There is also a cmp4 instruction which compares two 32-bit values, in which case only the least-significant 32 bits participate in the comparison.

The comparands can be either two registers or an immediate and a register. The immediate is an 8-bit sign-extended value, though the final value may be interpreted as unsigned depending on the comparison type.

There are three comparison types:

type meaning
eq equality
lt signed less than
ltu unsigned less than

The first destination predicate register receives result of the test, and the second gets the opposite of the result.

These are the only comparisons you will see in disassembly, but the compiler can manufacture other types of comparisons. For example, if the compiler wants to perform a ge comparison, it can just do a lt comparison and flip the order of the two predicates.

More generally, the compiler can synthesize the other integer comparisons as follows:

imaginary opcode meaning synthesized as
cmp.ne p, q = a, b not equal cmp.eq q, p = a, b
cmp.ge p, q = a, b signed greater than or equal cmp.lt q, p = a, b
cmp.gt p, q = a, b signed greater than cmp.lt p, q = b, a if a is a register
cmp.lt q, p = a − 1, b if a is an immediate
cmp.le p, q = a, b signed less than or equal cmp.lt q, p = b, a if a is a register
cmp.lt p, q = a − 1, b if a is an immediate
cmp.geu p, q = a, b unsigned greater than or equal cmp.ltu q, p = a, b
cmp.gtu p, q = a, b unsigned greater than cmp.ltu p, q = b, a if a is a register
cmp.ltu q, p = a − 1, b if a is an immediate
cmp.leu p, q = a, b unsigned less than or equal cmp.ltu q, p = b, a if a is a register
cmp.ltu p, q = a − 1, b if a is an immediate

These syntheses rely on the identities

 x > y ⇔ y < x x ≤ y ⇔ ¬(x > y) x ≤ y ⇔ x − 1 < y for integers x and y, assuming no overflow x ≥ y ⇔ y ≤ x

The next level of complexity is the parallel comparisons. These perform a comparison and combine the result with the values already in the destination predicates.

opcode meaning really
cmp.xx.or p, q = a, b p = p || (a xx b)
q = q || (a xx b)
if (a xx b) then p = q = true
cmp.xx.orcm p, q = a, b p = p || ¬(a xx b)
q = q || ¬(a xx b)
if ¬(a xx b) then p = q = true
cmp.xx.and p, q = a, b p = p && (a xx b)
q = q && (a xx b)
if ¬(a xx b) then p = q = false
cmp.xx.andcm p, q = a, b p = p && ¬(a xx b)
q = q && ¬(a xx b)
if (a xx b) then p = q = false
cmp.xx.or.andcm p, q = a, b p = p || (a xx b)
q = q && ¬(a xx b)
if (a xx b) then p = true, q = false
cmp.xx.and.orcm p, q = a, b p = p && (a xx b)
q = q || ¬(a xx b)
if ¬(a xx b) then p = false, q = true

The meaning column describes how it is convenient to think of the operations, but the really column describes how they actually work.
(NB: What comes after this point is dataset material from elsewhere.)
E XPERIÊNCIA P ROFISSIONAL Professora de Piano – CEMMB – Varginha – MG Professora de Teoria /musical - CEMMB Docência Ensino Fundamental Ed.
The `orcm` and `andcm` versions take the complement of the comparison, which is handy because some of the synthesized comparisons involve taking the opposite of the specified result.

These parallel comparisons get their name because they are designed to have multiple copies executed in parallel. Consequently, they are an exception to the general rule that you can write to a register only once per instruction group. If all writes to a predicate register are AND-like (i.e., `and` or `andcm`) or all writes are OR-like (i.e., `or` or `orcm`), then the writes are allowed to coexist within a single instruction group. (This is where the actually column comes in handy. You can see that all AND-like operations either do nothing or set the predicate to false, and that all OR-like operations either do nothing or set the predicate to true. That's why they can run in parallel: If multiple conditions pass, they all do the same thing, so it doesn't matter which one goes first.)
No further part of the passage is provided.